In the given question, you need to determine the value of $\Delta G$ for different reactions and then check the spontaneity of the reaction.

Fundamentals

The change in energy $\left( {\Delta H} \right)$ during phase change or during a reaction is known as Enthalpy. When energy is absorbed during reaction or phase change the sign for enthalpy is taken as positive and when energy is released during reaction or phase change the sign for enthalpy is taken as negative.

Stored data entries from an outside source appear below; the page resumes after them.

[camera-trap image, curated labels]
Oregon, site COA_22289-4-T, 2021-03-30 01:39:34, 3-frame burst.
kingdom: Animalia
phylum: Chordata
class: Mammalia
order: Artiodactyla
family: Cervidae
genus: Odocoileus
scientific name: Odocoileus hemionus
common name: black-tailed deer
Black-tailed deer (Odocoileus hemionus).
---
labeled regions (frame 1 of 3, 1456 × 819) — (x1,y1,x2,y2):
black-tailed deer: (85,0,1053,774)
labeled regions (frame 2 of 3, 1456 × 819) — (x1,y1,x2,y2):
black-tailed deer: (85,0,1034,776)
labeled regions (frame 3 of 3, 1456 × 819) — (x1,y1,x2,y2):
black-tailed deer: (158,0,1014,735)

The change in entropy (degree of randomness, $\Delta S$ ) during phase change or during a reaction is known as Entropy. When the degree of randomness is increased, it is given a positive sign and when degree of randomness is decreased, it is given a negative sign.

a

The reaction is

${\rm{2PbS}}\left( s \right) + 3{{\rm{O}}_2}\left( g \right) \to 2{\rm{PbO}}\left( s \right) + 2{\rm{S}}{{\rm{O}}_{\rm{2}}}\left( g \right)$

The Gibb’s free energy at 298 K for the above reaction is as follows:

$\begin{array}{c}\\\Delta G = \Delta H - T\Delta S\\\\ = \left( { - 844{\rm{ kJ}}} \right) - \left( {298{\rm{ K}}} \right)\left( { - 165{\rm{ J/K}}} \right)\left( {\frac{{1{\rm{ kJ}}}}{{1000{\rm{ J}}}}} \right)\\\\ = - 794.83{\rm{ kJ}}\\\end{array}$

b

The reaction is

${\rm{2POC}}{{\rm{l}}_3}\left( g \right) \to 2{\rm{PC}}{{\rm{l}}_3}\left( g \right) + {{\rm{O}}_2}\left( g \right)$

The Gibb’s free energy at 298 K for the above reaction is as follows:

$\begin{array}{c}\\\Delta G = \Delta H - T\Delta S\\\\ = \left( {572{\rm{ kJ}}} \right) - \left( {298{\rm{ K}}} \right)\left( {179{\rm{ J/K}}} \right)\left( {\frac{{1{\rm{ kJ}}}}{{1000{\rm{ J}}}}} \right)\\\\ = 518.658{\rm{ kJ}}\\\end{array}$

The temperature at which Gibb’s free energy is negative for the above reaction is calculated as follows:

$\begin{array}{c}\\\Delta G < 0\\\\\Delta H - T\Delta S < 0\\\\\Delta H < T\Delta S\\\\\frac{{\Delta H}}{{\Delta S}} < T\\\\\frac{{572\;{\rm{kJ}}}}{{179\;{\rm{J/K}}\left( {\frac{{1\;{\rm{kJ}}}}{{1000\;{\rm{J}}}}} \right)}} < T\\\\3195.53\;{\rm{K}} < T\\\end{array}$

Ans: Part a

The Gibb’s free energy $\left( {\Delta G} \right)$ for the reaction is negative, therefore, the reaction is spontaneous.